Central Concepts of the CAF

The CAF aims to provide powerful tools and mechanisms for high-level HEP analyses with minimal user side code required. This section introduces some of the key concepts employed to achieve this.

In the following sections, nouns starting with a capital or even camel-case capitalization refer to the interpretation of a certain concept in the CAF, e.g, in the form 'SomeConcept' which is implemented in a class usually called 'TQSomeConcept'.

SampleFolders

A key component of the CAF are so-called SampleFolders. They are largely inspired by regular folders which one deals with on almost any computer system. However, on the level of the actual file system, SampleFolders are contained inside ROOT files or living in the computer's memory (RAM). This section gives an overview of how one can interact with these structures, which essentially represent the outline of an analysis in CAF.

Visualizing SampleFolders

The relevant classes TQFolder, TQSampleFolder and TQSample are derived from ROOT's TFolder. A structure composed of such folders can therefore be visualized in a TBrowser:

Visualization of a SampleFolder structure using ROOT's TBrowser

A much more powerful (and more verbose if needed) way to investigate these folder structures is using the TQFolder::print(const TString& options="") method, for example inside an interactive ROOT shell:

Using TQFolder::print to visualize a SampleFolder structure. Here, 'samples' is the pointer to the base folder ('root node'). The argument string specifies the path in this folder structure to be printed ('sig/em/mh125/ggf') separated by a colon separating the options to be used for the printing: 'r1d' causes subfolders to be printed recursively for up to 1 level and the details column to be printed. Another commonly used option character is 't' to also print so called tags.

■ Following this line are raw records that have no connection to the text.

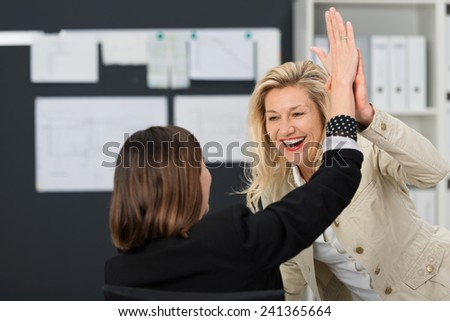 Close up Happy White Businesswoman Showing High Five Sign at the Office. - stock photo
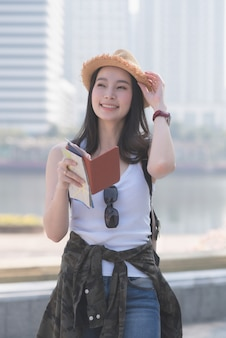 Beautiful asian solo tourist woman  smiling and searching for tourists sightseeing spot.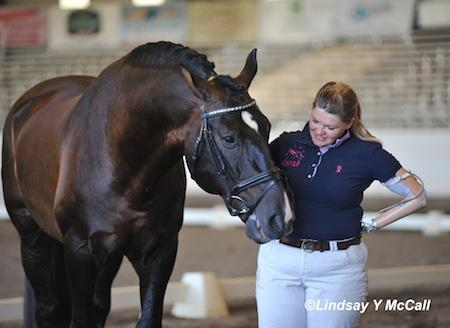 Susan Treabess of Winters, Calif. and horse Kamiakin smile together as they prepare for the FEI Para-Equestrian Dressage Jog for the CPEDI3* at Golden State Dressage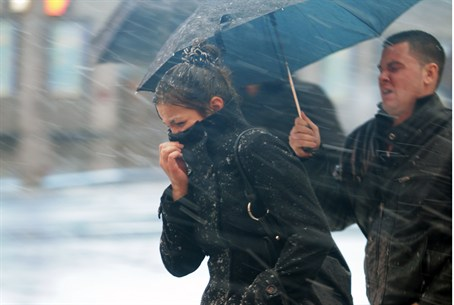 People walk through the wind and snow at New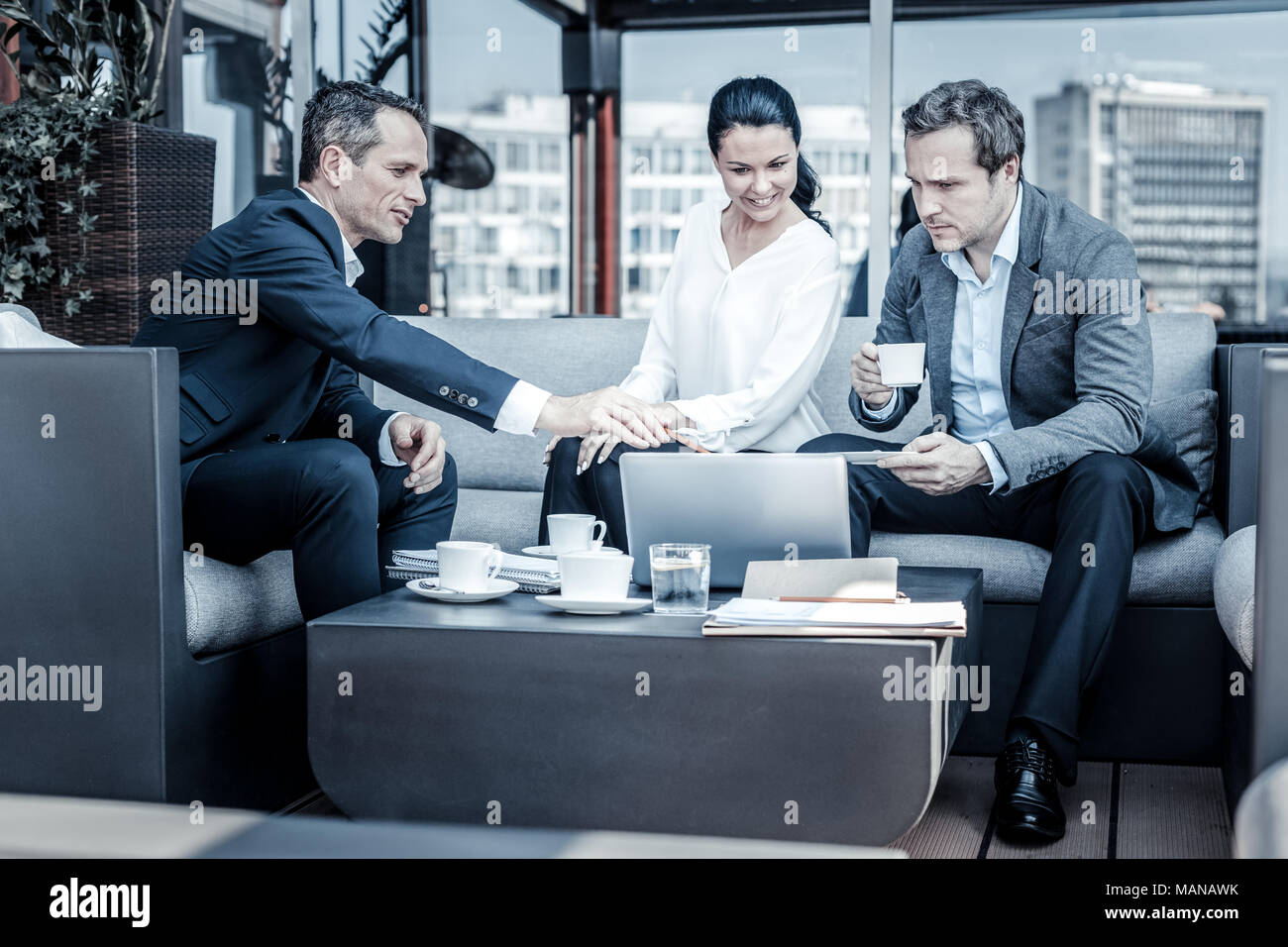 Pleasant nice businesspeople discussing their project - Stock Image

Hint: For this functionality to be available, the QFramework library needs to be loaded. If the analysis environment is correctly set up, one can use the 'tqroot' wrapper script to do this automatically: simply type 'tqroot' on your shell instead of 'root'. If the SampleFolder in question is contained in a ROOT file it can be automatically loaded via
tqroot -sfr myRootFileWithSampleFolders.root

Extracting Histograms and Counters

In many situations, the names of histograms and counters (=cut-flow entries) stored in a SampleFolder are already known. If, however, this is not the case, one can easily obtain lists of these, e.g., in a tqroot shell:

/* get and print a list of all known histogram identifiers */
TList* l1 = samples->getListOfHistogramNames();
l1->Print();
/* get and print a list of all known counter identifiers */
TList* l2 = samples->getListOfCounterNames();
l2->Print();

Hint: Histogram identifiers are typically composed of the name of the selection stage ('cut') at which they are produced and a name for the distribution contained in the histogram. They therefore typically have the form 'cutName/distributionName'. Counters simply represent yields (of a certain process/sample) after some cut and, hence, they are only identified by the name of the cut.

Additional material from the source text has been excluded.